A doação de sangue é um ato voluntário e essencial para manter os estoques dos hemocentros abastecidos e garantir o atendimento de pacientes que necessitam de transfusões em cirurgias, tratamentos oncológicos, acidentes e diversas outras situações. No entanto, muitas pessoas ainda deixam de doar por receio ou por acreditarem em informações que nem sempre correspondem à realidade.
Segundo a médica Bruna Borges, coordenadora do curso de Medicina da Afya Faculdade de Ciências Médicas de Itacoatiara, ampliar o acesso à informação é uma das formas mais eficazes de incentivar novos doadores e combater receios infundados.
Para ajudar a esclarecer as principais dúvidas sobre o tema ela explica quais são os principais mitos e verdades relacionados à doação de sangue.
Doar sangue engrossa ou afina o sangue
Mito – Segundo a médica, essa é uma das crenças mais comuns, mas não possui fundamento científico. Após a doação, o organismo repõe naturalmente o volume sanguíneo perdido. O sangue não fica mais grosso nem mais fino. Trata-se de um processo fisiológico normal e seguro para pessoas saudáveis.
Uma única doação pode salvar várias vidas
Verdade – Cada bolsa coletada pode ser fracionada em diferentes componentes, como hemácias, plasma e plaquetas, que podem ser destinados a pacientes diferentes. Uma única doação pode beneficiar até quatro pessoas, já que os componentes sanguíneos são utilizados conforme a necessidade de cada paciente.
É necessário estar em boas condições de saúde para doar
Verdade – Antes da coleta, todos os candidatos passam por uma triagem clínica que avalia aspectos como pressão arterial, temperatura corporal, peso e histórico de saúde. Esse processo garante a segurança tanto do doador quanto de quem receberá o sangue.
Quem tem tatuagem nunca mais pode doar sangue
Mito – Ter tatuagem não impede a doação. O que existe é um período de inaptidão temporária após a realização do procedimento. Os critérios podem variar conforme as normas vigentes, mas, após o período de espera recomendado pelos serviços de hemoterapia, a pessoa pode voltar a ser considerada apta para doar.

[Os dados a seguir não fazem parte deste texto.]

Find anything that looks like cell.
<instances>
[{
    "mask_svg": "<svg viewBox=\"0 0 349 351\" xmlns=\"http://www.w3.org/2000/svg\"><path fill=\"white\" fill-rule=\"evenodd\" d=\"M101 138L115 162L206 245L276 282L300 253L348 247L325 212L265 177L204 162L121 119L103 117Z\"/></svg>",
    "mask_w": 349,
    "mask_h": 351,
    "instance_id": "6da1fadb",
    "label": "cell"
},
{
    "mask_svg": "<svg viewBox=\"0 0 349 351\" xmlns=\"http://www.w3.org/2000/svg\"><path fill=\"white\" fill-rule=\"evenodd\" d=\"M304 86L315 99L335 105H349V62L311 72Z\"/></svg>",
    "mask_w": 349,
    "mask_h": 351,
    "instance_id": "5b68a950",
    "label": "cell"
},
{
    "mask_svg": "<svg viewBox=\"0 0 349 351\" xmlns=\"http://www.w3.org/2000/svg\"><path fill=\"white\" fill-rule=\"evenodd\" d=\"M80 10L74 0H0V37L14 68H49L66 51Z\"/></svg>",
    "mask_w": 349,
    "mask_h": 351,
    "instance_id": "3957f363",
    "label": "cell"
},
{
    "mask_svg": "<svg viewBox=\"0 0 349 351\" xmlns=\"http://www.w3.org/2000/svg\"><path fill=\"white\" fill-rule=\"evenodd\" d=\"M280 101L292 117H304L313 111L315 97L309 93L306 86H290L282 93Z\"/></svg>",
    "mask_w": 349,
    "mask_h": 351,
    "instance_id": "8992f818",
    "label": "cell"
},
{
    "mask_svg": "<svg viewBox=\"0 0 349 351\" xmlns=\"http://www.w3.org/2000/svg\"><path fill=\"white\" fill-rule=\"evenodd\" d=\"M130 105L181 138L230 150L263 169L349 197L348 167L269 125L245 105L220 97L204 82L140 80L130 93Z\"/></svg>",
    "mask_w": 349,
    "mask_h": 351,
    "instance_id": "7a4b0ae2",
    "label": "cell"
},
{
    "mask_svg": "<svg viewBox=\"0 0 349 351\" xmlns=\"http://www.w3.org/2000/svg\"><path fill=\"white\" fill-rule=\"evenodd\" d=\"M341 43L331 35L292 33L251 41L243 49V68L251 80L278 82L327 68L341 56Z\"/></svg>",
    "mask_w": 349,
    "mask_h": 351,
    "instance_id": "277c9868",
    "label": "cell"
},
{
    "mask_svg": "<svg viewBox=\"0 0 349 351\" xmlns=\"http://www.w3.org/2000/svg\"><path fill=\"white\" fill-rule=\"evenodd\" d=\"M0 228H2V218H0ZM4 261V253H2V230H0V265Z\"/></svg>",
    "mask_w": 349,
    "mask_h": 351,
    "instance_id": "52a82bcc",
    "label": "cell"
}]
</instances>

Pessoas idosas não podem doar sangue
Mito – A idade, por si só, não impede a doação. Pessoas que já são doadoras regulares podem continuar contribuindo desde que atendam aos critérios de saúde estabelecidos pelos hemocentros. O mais importante é a avaliação individual das condições clínicas do candidato.

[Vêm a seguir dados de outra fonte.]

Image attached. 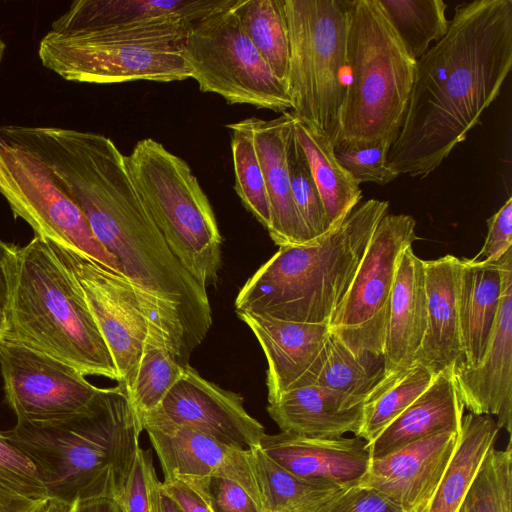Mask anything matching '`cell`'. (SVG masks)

Quem mora na Amazônia e já teve doenças como malária ou dengue não pode doar sangue
Mito. Morar em áreas amazônicas ou já ter contraído doenças como dengue e malária não impede automaticamente a doação de sangue. No entanto, existem critérios específicos para garantir a segurança do doador e do receptor. Pessoas que tiveram dengue podem doar após o período de recuperação determinado pelos protocolos hemoterápicos. Já quem teve malária precisa cumprir um intervalo de inaptidão temporária, que varia conforme o tipo da doença e o tempo desde a cura. Por isso, é fundamental passar pela triagem clínica realizada pelos profissionais do hemocentro, que avaliarão cada caso individualmente.
Os estoques de sangue precisam ser mantidos durante todo o ano
Verdade – Embora campanhas especiais costumem aumentar o número de doações, a necessidade por sangue é constante. Os hospitais e serviços de saúde dependem de doadores regulares. Não é apenas em datas específicas que os estoques precisam estar abastecidos. A demanda é diária.